This appeared on my blog over at Science.
Last weekend, Twitter and later the mainstream media exploded with a controversy surrounding an invitation to prominent vaccine scientist Peter Hotez to debate anti-vax charlatan and spoiler presidential candidate Robert F. Kennedy Jr on the podcast, The Joe Rogan Experience. There was an immediate rally around Hotez by scientists and celebrities on Twitter and lots of discussion about why this invitation is a classic anti-science setup.
Hucksters like RFK Jr are skilled at flooding the zone with garbage. Kennedy recently told Rogan that Wi-Fi could open the blood-brain barrier and cause cancer. Absurd statements like this are a trap for scientists. A scientist wants to explain how conservation of energy works and why Kennedy’s assertion violates just about every principle there is in chemistry and physics. This approach sets up two huge problems. First, it gives RFK’s garbage equal footing with principles that have been established by centuries of science. The second is that to a lay listener, the scientist just comes off as fitting the stereotype of a nitpicking nerd and RFK looks like a powerful communicator. Hotez debating RFK about vaccines would produce the same result.

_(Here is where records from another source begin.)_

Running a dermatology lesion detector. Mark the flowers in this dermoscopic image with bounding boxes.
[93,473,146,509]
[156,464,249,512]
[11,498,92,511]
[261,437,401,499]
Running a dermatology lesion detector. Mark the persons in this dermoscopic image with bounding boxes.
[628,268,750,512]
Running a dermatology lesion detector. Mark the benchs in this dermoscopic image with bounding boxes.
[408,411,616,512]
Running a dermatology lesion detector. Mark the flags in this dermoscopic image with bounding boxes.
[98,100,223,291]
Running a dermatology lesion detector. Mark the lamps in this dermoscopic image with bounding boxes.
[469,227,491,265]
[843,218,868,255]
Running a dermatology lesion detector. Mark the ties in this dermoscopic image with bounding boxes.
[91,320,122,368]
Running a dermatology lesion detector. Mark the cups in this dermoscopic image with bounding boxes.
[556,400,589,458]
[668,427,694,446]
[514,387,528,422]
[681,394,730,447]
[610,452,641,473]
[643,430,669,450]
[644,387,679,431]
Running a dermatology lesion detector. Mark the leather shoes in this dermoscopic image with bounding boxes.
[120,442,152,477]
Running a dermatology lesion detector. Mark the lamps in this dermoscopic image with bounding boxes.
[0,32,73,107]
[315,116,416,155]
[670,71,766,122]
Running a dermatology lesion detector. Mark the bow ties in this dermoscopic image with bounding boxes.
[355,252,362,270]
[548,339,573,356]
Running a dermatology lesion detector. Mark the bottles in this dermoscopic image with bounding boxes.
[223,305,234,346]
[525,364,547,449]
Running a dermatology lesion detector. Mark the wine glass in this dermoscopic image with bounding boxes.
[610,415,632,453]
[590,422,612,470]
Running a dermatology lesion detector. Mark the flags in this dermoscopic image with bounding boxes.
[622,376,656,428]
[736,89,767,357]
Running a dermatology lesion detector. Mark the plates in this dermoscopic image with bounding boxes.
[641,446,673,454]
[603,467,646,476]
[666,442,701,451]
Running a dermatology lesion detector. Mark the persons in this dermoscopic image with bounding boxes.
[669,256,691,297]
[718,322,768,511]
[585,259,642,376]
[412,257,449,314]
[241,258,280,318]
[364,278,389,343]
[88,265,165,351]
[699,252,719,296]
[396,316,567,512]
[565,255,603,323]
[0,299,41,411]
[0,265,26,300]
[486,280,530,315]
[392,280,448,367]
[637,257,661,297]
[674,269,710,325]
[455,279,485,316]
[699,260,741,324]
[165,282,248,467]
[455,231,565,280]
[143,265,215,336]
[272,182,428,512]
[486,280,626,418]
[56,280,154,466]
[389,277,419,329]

I’ve fallen into this trap a few times myself. I went to the Heterodox Academy to be on a panel that also included the conservative pundits Richard Lowry and Batya Ungar-Sargon, who rattled off all kinds of misinformation about COVID-19. Each thing they said would have taken 15 minutes to refute based on the evidence. So, I picked one and did the best I could. (BTW, they were both gracious participants and very cordial in the green room.) But my knowledge of the evidence and burning desire to cite it all was no match for their rhetorical skills.
When scientists refuse these “debates,” the other side gets the opportunity to say that they are turning them down for fear of being challenged. The opposition can claim to be “just asking questions,” even though they don’t care about the answers. But these reactions are preferable to giving them a platform.
The latest kerfuffle is another reminder of something important that science has not solved: There are few figures who are rhetorical matches for merchants of doubt like RFK Jr. Most scientists aren’t prepared to take on his firehose of nonsense. The scientific community desperately needs equally skilled pundits to defend science. There was an effort to draft the political commentator Jon Stewart to debate RFK, but Stewart didn’t seem too enthusiastic. This is an important challenge for the world of science to work on.
In the meantime, we can be gratified at the way scientists and clear thinkers rallied around Hotez, and his poise in the face of all of the online abuse he endured.